When Koropachinskii wrote these words, he viewed the "invisible threads" connecting the villager with the state as a new political consciousness gained primarily through the political mobilization of the 1905 revolution. Salient features of this mobilization, such as political parties, their programs, and a freer press, drew the attention of political actors at the time and, subsequently, of historians of late imperial Russia. We might consider these connections from another perspective, however: that of the state and the "invisible threads" it used to connect with its subjects. Furthermore, many of these connections were not so much invisible threads as paper trails-written documents found in the files of bureaucracies staffed by officials who sought to extend the regime's knowledge about its population.

[One such method,] registration through the state church, presented complications in an empire composed of many religious groups. Not all of the tsar's subjects were Orthodox. What to do about the rest? As Gérard Noiriel has pointed out, the Old Regime in France had faced a similar problem. Registration by Catholic priests left many Jews and Protestants without civil status. In 1792, the revolutionary Republic addressed this situation by secularizing registration and requiring municipal authorities to register all French citizens. This option held little attraction for the Russian state, where an autocrat ruled an empire organized by legal estates. Tsar Nicholas had no interest in creating citizens. As protector of the Orthodox Church, Nicholas I did not desire to eliminate religious registration, either.

Nonetheless, Nicholas I and his officials did seek to identify the tsar's subjects and to include them in the civic order. The tsarist regime attempted to achieve the civic inclusion of the non-Orthodox by insisting that they register with their own religious institutions. Between 1826 and 1837, the tsar decreed that Catholic priests, Muslim imams, Lutheran pastors, and Jewish rabbis must keep metrical registers. These laws did not extend civil status to all religious groups. Religious dissenters known as Old Believers, numbering as much as 10 percent of the empire's population, and animist peoples were notable exceptions. The Orthodox Church claimed Old Believers as part of its flock, but the dissenters had rejected seventeenth-century reforms in the liturgy and generally wanted nothing to do with the Orthodox clergy. Furthermore, the expansion of metrical registration came at the expense of uniformity. Muslim imams did not report estate status. Religious leaders who did not know Russian could maintain the books in their native languages-the imams could use Tatar, for instance. Nonetheless the expansion of metrical books in the 1820s and 1830s represented a major step toward the inclusion of the empire's non-Orthodox residents into legally recognized subjecthood.

- [LISTING]
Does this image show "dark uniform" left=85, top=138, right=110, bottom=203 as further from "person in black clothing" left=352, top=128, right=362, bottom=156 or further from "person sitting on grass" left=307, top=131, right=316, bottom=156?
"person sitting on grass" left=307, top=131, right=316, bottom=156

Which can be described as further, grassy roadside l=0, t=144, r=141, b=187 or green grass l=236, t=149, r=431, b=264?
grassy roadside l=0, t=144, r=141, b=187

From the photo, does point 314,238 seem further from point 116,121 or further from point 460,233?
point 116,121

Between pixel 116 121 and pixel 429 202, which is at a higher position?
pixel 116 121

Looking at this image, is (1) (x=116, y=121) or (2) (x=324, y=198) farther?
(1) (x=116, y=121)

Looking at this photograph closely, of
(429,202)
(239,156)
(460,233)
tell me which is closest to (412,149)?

- [TASKS TO CARRY OUT]
#1 Decide whether each statement agrees with the passage on metrical registration. Answer yes or no for each, and quote the words of the passage that settle it.
(a) Nicholas I wanted to do away with religious registration.
(b) Muslim imams were allowed to keep their books in Tatar.
(c) Old Believers made up as much as 10 percent of the empire's population.
#2 Translate this sentence from the passage on metrical registration into Spanish: "In 1792, the revolutionary Republic addressed this situation by secularizing registration and requiring municipal authorities to register all French citizens."
The data has no role in this work.

- [RESULTS IN ORDER]
#1
(a) No: "Nicholas I did not desire to eliminate religious registration, either."
(b) Yes: "the imams could use Tatar, for instance."
(c) Yes: "numbering as much as 10 percent of the empire's population"

#2 En 1792, la República revolucionaria abordó esta situación secularizando el registro y exigiendo a las autoridades municipales que registraran a todos los ciudadanos franceses.